Dans mon coin, y'a plein de postes de serveurs, cuisiniers et plongeurs d'affichés. En pleine saison du tourisme, avoir autant de postes à combler, c'est quand même un peu poche. Ça implique que les autres employés occupant les postes connexes doivent plus souvent qu'autrement mettre les bouchées doubles.




Y'a rien de nouveau là-dedans. Messemble que ça fait dix ans que je lis dans les journaux qu'il y a "pénurie de main d'oeuvre à Québec". Selon les statistiques, on est même les pires au Canada. Y'a pire que de devoir mettre les bouchées doubles. Y'a des entreprises qui doivent fermer une journée (ou plus dans certains cas!) juste parce qu'elles n'arrivent pas à trouver assez de personnel pour assurer le bon roulement d'la shop. Pour un restaurateur, une telle fermeture signifie évidemment des pertes de profits, et des pertes d'aliments également. C'est difficile à planifier.


Quand on pas beaucoup de marge de manoeuvre pour dénicher du staff, la qualité de celui-ci diminue, c'est bien évident. On a pas l'occasion d'être pointilleux, on doit diminuer nos critères.


"Le gratin de la société apprécie les restaurants chics et les serveurs obséquieux dont la spécialité est le gratin de courbettes" - Marc Escayrol



Chez nous ça s'exprime autrement. L'équipe est tissée serrée. En période de "crise" chacun met l'épaule à la roue. Dans le vaisseau d'or, quand quelqu'un doit arrêter de ramer par épuisement, ce sont les autres qui rament à sa place pour que le bateau conserve sa vitesse de croisière. Quand chacun en prend un tout petit peu plus, ça passe mieux. N'empêche. Un serveur reposé est un serveur plus performant et à force, tout le monde s'épuise, on est pas mieux que les autres.

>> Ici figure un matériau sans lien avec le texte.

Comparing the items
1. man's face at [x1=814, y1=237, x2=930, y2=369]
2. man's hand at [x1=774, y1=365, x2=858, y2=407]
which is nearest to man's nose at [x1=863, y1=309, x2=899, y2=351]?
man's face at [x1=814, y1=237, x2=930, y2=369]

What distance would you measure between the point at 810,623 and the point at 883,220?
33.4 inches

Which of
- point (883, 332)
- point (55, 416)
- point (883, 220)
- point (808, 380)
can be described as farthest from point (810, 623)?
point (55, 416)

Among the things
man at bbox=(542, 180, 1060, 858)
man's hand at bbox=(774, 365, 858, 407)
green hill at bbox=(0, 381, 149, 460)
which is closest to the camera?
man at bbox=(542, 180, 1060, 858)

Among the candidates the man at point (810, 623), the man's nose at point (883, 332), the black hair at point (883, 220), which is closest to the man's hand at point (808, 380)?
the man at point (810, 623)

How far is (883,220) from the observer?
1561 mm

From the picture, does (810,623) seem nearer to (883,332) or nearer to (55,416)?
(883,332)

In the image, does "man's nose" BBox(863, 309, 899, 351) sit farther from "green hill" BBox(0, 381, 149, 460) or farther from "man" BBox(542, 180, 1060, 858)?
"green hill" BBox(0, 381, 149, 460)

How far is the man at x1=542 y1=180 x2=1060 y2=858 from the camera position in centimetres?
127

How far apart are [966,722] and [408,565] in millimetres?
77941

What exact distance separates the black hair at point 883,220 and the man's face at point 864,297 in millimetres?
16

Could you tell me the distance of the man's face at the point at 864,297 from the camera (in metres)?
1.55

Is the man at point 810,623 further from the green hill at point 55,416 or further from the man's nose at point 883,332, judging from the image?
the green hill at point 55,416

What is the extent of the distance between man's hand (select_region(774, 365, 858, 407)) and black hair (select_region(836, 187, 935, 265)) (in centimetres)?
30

Quand les travailleurs sont fatigués, ils sont plus à risque. Les blessures sont plus fréquentes et les erreurs aussi, alors que les sourires se font plus rares. C'est même pas un reproche ou une plainte, c'est un constat. Ce qui blesse encore plus qu'une petit bobo dans notre domaine, c'est que bien souvent, on est pas couverts. On a pas la meilleure protection, on va s'le dire. Souvent, on rentre travailler simplement parce qu'on peut pas se permettre de faire autre chose, et c'est loin d'aider la cause. Un serveur reposé et heureux est un serveur performant. L'inverse est tout aussi vrai.



J'ai vu passer quelques blagues à ce sujet sur les interweb. Des trucs du genre "Si tu veux que tes employés rentrent travailler, arrête de les traiter comme de la merde", par exemple. Ça ne veut pas dire que c'est suffisant, mais il faut bien admettre que les conditions ont changé dans les dix dernières années. Les salaires ont augmenté, le partage des pourboires est de plus en plus répandu, les patrons sont aussi plus permissifs sur les vacances, pas l'choix.

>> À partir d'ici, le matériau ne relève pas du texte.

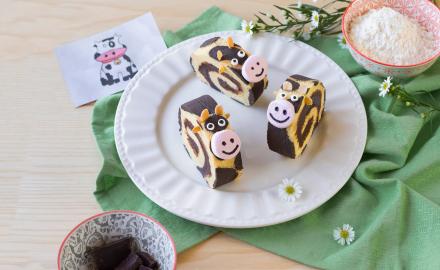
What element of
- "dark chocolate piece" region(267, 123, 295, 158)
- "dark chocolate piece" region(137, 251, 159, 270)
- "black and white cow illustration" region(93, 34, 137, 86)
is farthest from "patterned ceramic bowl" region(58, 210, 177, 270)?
"black and white cow illustration" region(93, 34, 137, 86)

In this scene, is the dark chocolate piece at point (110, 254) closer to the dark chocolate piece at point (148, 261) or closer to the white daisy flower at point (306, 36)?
the dark chocolate piece at point (148, 261)

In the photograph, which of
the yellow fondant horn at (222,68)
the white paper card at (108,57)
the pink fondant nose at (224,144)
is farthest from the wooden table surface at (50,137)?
the yellow fondant horn at (222,68)

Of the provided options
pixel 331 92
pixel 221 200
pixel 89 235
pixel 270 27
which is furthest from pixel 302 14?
pixel 89 235

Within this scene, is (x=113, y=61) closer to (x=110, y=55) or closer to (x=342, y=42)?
(x=110, y=55)

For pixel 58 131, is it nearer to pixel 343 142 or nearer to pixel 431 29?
pixel 343 142

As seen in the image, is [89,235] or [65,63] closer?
[89,235]

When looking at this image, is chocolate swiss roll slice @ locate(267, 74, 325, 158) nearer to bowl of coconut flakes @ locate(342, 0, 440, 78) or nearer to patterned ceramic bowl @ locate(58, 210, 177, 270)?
bowl of coconut flakes @ locate(342, 0, 440, 78)

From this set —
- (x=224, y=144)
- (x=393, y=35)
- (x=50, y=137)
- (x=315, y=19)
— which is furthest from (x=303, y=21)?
(x=50, y=137)
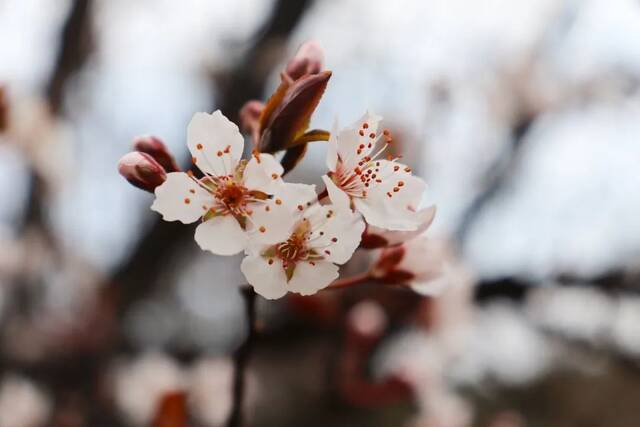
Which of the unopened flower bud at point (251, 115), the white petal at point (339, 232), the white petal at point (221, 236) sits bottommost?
the white petal at point (221, 236)

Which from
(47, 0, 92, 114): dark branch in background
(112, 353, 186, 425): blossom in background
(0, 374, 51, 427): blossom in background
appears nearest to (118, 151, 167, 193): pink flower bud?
(112, 353, 186, 425): blossom in background

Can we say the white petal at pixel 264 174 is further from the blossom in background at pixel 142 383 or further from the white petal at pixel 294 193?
the blossom in background at pixel 142 383

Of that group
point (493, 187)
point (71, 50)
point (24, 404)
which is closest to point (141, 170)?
point (71, 50)

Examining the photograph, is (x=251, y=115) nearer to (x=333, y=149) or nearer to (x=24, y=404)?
(x=333, y=149)

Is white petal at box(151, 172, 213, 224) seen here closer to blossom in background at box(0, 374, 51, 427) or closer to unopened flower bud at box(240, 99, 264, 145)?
unopened flower bud at box(240, 99, 264, 145)

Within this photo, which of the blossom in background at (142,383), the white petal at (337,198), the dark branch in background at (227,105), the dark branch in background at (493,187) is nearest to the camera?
the white petal at (337,198)

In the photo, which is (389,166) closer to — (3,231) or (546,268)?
(546,268)

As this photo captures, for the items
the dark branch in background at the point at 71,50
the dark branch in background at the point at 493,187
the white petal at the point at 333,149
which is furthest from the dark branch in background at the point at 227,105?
the white petal at the point at 333,149

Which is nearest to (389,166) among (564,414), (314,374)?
(314,374)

Récemment, j'ai formé beaucoup de nouveaux au Nell. On traite tout le monde du mieux qu'on peut. J'pense pas que personne se trouve mal chez nous. Ça les empêche pas de partir pour autant. C'est la vie, les gens vont et viennent, et souvent, on perd beaucoup d'énergie en formation pour quelque chose de bien temporaire au final. C'est un éternel recommencement.



J'sais ben que c'est pas simple, mais si on avait une couverture médicale plus élaborée, j'suis certaine que ça serait différent. On fait un travail exigeant physiquement, ça serait bien que l'outil principal de notre travail (notre body) soit pas couvert au minimum. Convaincue que ça changerait la donne...


Pas besoin de me lancer des cailloux si t'es pas d'accord, j'fais juste réfléchir en mode solution. Avant de juger, marche un mille dans mes souliers. Pis des souliers de serveurs, ça en fait du millage.